Dataset excerpt:
BEGIN

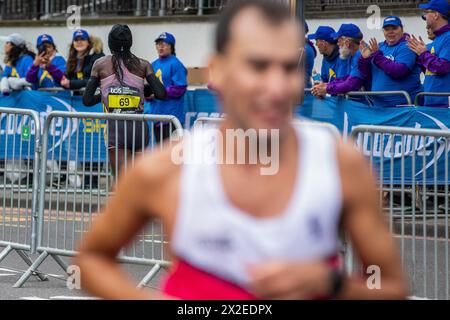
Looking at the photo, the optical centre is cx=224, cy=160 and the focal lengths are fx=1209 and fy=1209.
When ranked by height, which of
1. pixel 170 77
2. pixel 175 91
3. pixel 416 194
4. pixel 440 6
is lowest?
pixel 416 194

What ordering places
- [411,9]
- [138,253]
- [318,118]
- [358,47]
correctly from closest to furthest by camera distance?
1. [138,253]
2. [318,118]
3. [358,47]
4. [411,9]

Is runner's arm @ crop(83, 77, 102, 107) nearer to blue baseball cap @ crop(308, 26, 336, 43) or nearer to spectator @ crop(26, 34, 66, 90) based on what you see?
blue baseball cap @ crop(308, 26, 336, 43)

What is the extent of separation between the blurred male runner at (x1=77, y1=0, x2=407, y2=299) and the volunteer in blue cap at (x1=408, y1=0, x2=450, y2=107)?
32.4ft

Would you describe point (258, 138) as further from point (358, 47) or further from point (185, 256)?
point (358, 47)

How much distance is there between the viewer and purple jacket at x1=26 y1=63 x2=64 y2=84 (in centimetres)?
1630

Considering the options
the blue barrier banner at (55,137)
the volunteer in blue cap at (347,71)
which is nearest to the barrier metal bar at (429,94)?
the volunteer in blue cap at (347,71)

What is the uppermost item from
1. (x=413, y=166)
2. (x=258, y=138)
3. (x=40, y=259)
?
(x=258, y=138)

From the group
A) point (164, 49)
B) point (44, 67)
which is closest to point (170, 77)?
point (164, 49)

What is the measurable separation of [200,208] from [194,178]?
0.25ft

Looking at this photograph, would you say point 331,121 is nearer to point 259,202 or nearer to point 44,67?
point 44,67

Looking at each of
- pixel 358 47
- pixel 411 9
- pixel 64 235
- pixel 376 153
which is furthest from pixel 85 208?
pixel 411 9

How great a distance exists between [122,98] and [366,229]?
29.9ft

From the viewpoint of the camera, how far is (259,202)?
2750mm

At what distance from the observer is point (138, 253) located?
353 inches
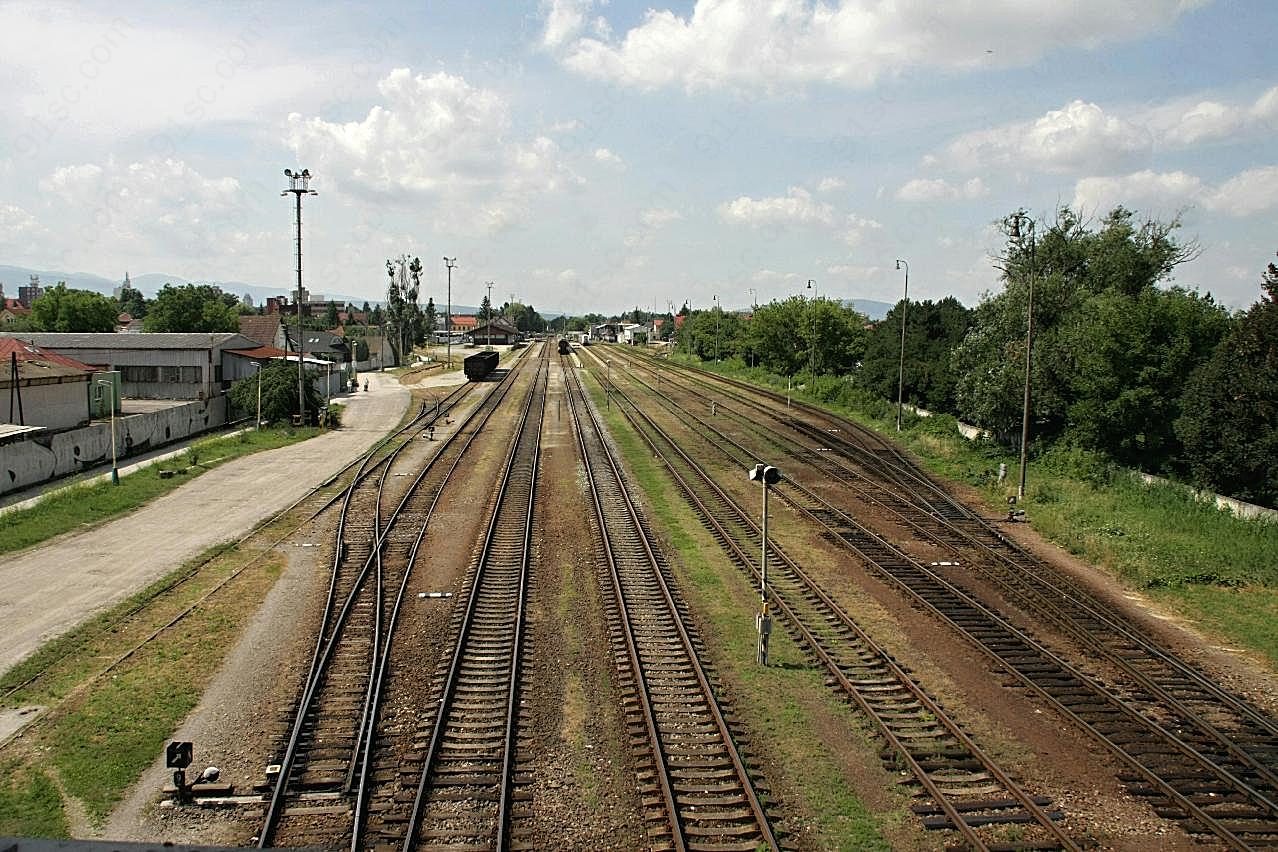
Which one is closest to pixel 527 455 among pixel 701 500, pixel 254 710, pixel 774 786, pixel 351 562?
pixel 701 500

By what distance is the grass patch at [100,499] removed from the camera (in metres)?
23.0

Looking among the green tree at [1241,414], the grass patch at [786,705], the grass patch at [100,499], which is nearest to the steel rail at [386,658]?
the grass patch at [786,705]

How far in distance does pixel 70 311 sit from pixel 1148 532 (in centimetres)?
8690

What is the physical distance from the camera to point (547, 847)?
9562 millimetres

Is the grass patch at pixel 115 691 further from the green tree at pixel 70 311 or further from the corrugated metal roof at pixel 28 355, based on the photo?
the green tree at pixel 70 311

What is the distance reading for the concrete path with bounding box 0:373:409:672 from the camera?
1686cm

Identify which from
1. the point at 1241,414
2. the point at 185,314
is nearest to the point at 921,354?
the point at 1241,414

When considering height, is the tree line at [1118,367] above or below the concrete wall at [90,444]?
above

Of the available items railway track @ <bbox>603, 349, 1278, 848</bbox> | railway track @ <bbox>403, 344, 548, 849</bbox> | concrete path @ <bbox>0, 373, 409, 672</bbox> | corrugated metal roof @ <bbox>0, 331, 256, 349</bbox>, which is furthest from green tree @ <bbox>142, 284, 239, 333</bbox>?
railway track @ <bbox>603, 349, 1278, 848</bbox>

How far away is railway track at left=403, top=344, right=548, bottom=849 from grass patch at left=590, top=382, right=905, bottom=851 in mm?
3218

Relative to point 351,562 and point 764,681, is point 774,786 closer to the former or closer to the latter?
point 764,681

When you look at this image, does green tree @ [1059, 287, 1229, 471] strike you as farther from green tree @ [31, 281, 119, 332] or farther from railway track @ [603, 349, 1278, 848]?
green tree @ [31, 281, 119, 332]

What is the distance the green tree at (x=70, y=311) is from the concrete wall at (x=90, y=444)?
45595 millimetres

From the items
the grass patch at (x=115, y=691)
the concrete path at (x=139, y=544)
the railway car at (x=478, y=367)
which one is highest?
the railway car at (x=478, y=367)
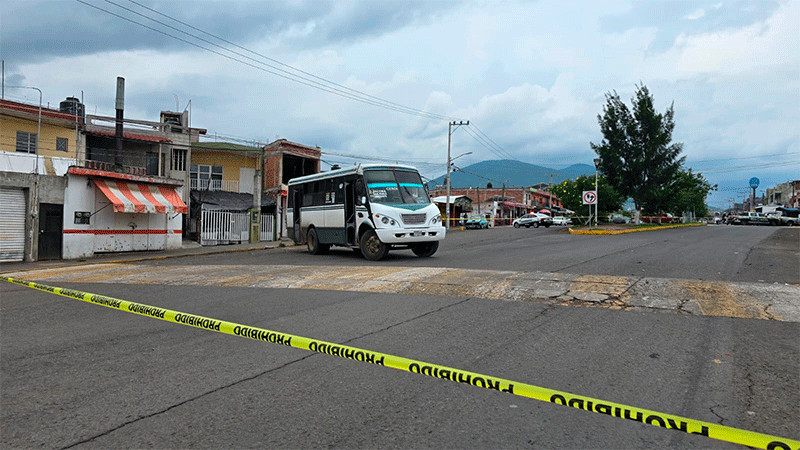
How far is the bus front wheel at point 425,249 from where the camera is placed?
15.9 m

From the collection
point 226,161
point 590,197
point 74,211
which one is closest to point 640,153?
point 590,197

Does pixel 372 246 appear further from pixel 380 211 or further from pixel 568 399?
pixel 568 399

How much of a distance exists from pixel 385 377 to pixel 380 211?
1060cm

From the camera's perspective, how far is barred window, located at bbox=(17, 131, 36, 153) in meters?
25.2

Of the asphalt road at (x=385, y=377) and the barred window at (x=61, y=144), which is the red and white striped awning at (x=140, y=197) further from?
the asphalt road at (x=385, y=377)

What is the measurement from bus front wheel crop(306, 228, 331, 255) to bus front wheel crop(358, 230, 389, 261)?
3.36 m

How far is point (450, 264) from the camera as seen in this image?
13.5 meters

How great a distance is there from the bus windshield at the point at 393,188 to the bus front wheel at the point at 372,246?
3.66 ft

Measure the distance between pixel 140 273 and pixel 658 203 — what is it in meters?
40.7

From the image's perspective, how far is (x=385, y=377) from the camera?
4398mm

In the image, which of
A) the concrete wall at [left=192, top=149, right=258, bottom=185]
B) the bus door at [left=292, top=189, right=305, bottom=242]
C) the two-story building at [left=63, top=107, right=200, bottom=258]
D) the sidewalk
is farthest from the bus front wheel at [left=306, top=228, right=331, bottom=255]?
the concrete wall at [left=192, top=149, right=258, bottom=185]

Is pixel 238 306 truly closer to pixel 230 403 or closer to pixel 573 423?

END

To do:
Transcribe the preceding listing in its entirety and with exact wording, leaving out pictures.

Task response:
Looking at the photo, the optical centre is cx=224, cy=160 and the focal lengths are fx=1209 and fy=1209.
When ranked by height, which of
1. pixel 170 77
2. pixel 175 91
3. pixel 416 194
4. pixel 440 6
is lowest?
pixel 416 194

What ordering places
- [411,9]
- [138,253]
- [318,118]
- [358,47]
correctly from closest to furthest by camera distance?
1. [138,253]
2. [318,118]
3. [358,47]
4. [411,9]

Is runner's arm @ crop(83, 77, 102, 107) nearer to blue baseball cap @ crop(308, 26, 336, 43) or nearer to spectator @ crop(26, 34, 66, 90) based on what you see?
blue baseball cap @ crop(308, 26, 336, 43)

What is the extent of separation between the blurred male runner at (x1=77, y1=0, x2=407, y2=299) and the volunteer in blue cap at (x1=408, y1=0, x2=450, y2=107)?
32.4ft

Would you describe point (258, 138) as further from point (358, 47) or further from point (185, 256)?
point (358, 47)

How much distance is there between the viewer and purple jacket at x1=26 y1=63 x2=64 y2=84 (in centimetres)?
1630

Considering the options
the blue barrier banner at (55,137)
the volunteer in blue cap at (347,71)
which is nearest to the barrier metal bar at (429,94)?
the volunteer in blue cap at (347,71)

What is the uppermost item from
1. (x=413, y=166)
2. (x=258, y=138)
3. (x=40, y=259)
?
(x=258, y=138)

From the group
A) point (164, 49)
B) point (44, 67)
which is closest to point (170, 77)?
point (164, 49)

What is the measurable separation of [200,208] from [194,178]?
0.25ft

Looking at this photograph, would you say point 331,121 is nearer to point 259,202 or nearer to point 44,67?
point 44,67

Looking at each of
- pixel 358 47
- pixel 411 9
- pixel 64 235
- pixel 376 153
which is furthest from pixel 85 208?
pixel 411 9

How great a distance exists between [122,98] and [366,229]?
29.9ft

From the viewpoint of the camera, how far is (259,202)?
2750mm

At what distance from the observer is point (138, 253) located?
353 inches
Which one is closest to pixel 527 455 among pixel 701 500, pixel 254 710, pixel 774 786, pixel 351 562?
pixel 701 500

By what distance is the grass patch at [100,499] removed from the camera (in metres)?
23.0

Looking among the green tree at [1241,414], the grass patch at [786,705], the grass patch at [100,499], which is nearest to the steel rail at [386,658]?
the grass patch at [786,705]

How far in distance does pixel 70 311 sit from pixel 1148 532 (in centimetres)?
8690

What is the physical distance from the camera to point (547, 847)?
9562 millimetres

Is the grass patch at pixel 115 691 further from the green tree at pixel 70 311 or further from the corrugated metal roof at pixel 28 355, based on the photo?
the green tree at pixel 70 311

What is the distance reading for the concrete path with bounding box 0:373:409:672 from the camera?
1686cm

Identify which from
1. the point at 1241,414
2. the point at 185,314
is nearest to the point at 921,354?
the point at 1241,414

When considering height, is the tree line at [1118,367] above or below the concrete wall at [90,444]?
above

Of the available items railway track @ <bbox>603, 349, 1278, 848</bbox> | railway track @ <bbox>403, 344, 548, 849</bbox> | concrete path @ <bbox>0, 373, 409, 672</bbox> | corrugated metal roof @ <bbox>0, 331, 256, 349</bbox>, which is furthest from green tree @ <bbox>142, 284, 239, 333</bbox>?
railway track @ <bbox>603, 349, 1278, 848</bbox>

How far away is railway track at left=403, top=344, right=548, bottom=849 from grass patch at left=590, top=382, right=905, bottom=851 in mm?
3218

Relative to point 351,562 and point 764,681, is point 774,786 closer to the former or closer to the latter?
point 764,681

When you look at this image, does green tree @ [1059, 287, 1229, 471] strike you as farther from green tree @ [31, 281, 119, 332] or farther from railway track @ [603, 349, 1278, 848]?
green tree @ [31, 281, 119, 332]

What is the distance the green tree at (x=70, y=311) is from the concrete wall at (x=90, y=444)?
45595 millimetres

From the items
the grass patch at (x=115, y=691)
the concrete path at (x=139, y=544)
the railway car at (x=478, y=367)
which one is highest?
the railway car at (x=478, y=367)
How far is the bus front wheel at point 425,249 from where the camera is placed?
15.9 m

From the collection
point 226,161
point 590,197
point 74,211
which one is closest to point 640,153?
point 590,197

Does pixel 372 246 appear further from pixel 380 211 or further from pixel 568 399?
pixel 568 399

How much of a distance exists from pixel 385 377 to pixel 380 211?
1060cm

From the camera's perspective, how far is barred window, located at bbox=(17, 131, 36, 153) in meters?
25.2

Of the asphalt road at (x=385, y=377) and the barred window at (x=61, y=144), which is the red and white striped awning at (x=140, y=197) further from?
the asphalt road at (x=385, y=377)

What is the measurement from bus front wheel crop(306, 228, 331, 255) to bus front wheel crop(358, 230, 389, 261)?
3.36 m

How far is point (450, 264) from the camera as seen in this image?
13.5 meters

How great a distance is there from the bus windshield at the point at 393,188 to the bus front wheel at the point at 372,246?
3.66 ft

Measure the distance between pixel 140 273 and pixel 658 203 — what is it in meters?
40.7

From the image's perspective, how far is (x=385, y=377) from the camera?
4398mm

In the image, which of
A) the concrete wall at [left=192, top=149, right=258, bottom=185]
B) the bus door at [left=292, top=189, right=305, bottom=242]
C) the two-story building at [left=63, top=107, right=200, bottom=258]
D) the sidewalk
is farthest from the bus front wheel at [left=306, top=228, right=331, bottom=255]?
the concrete wall at [left=192, top=149, right=258, bottom=185]

Is pixel 238 306 truly closer to pixel 230 403 or closer to pixel 573 423?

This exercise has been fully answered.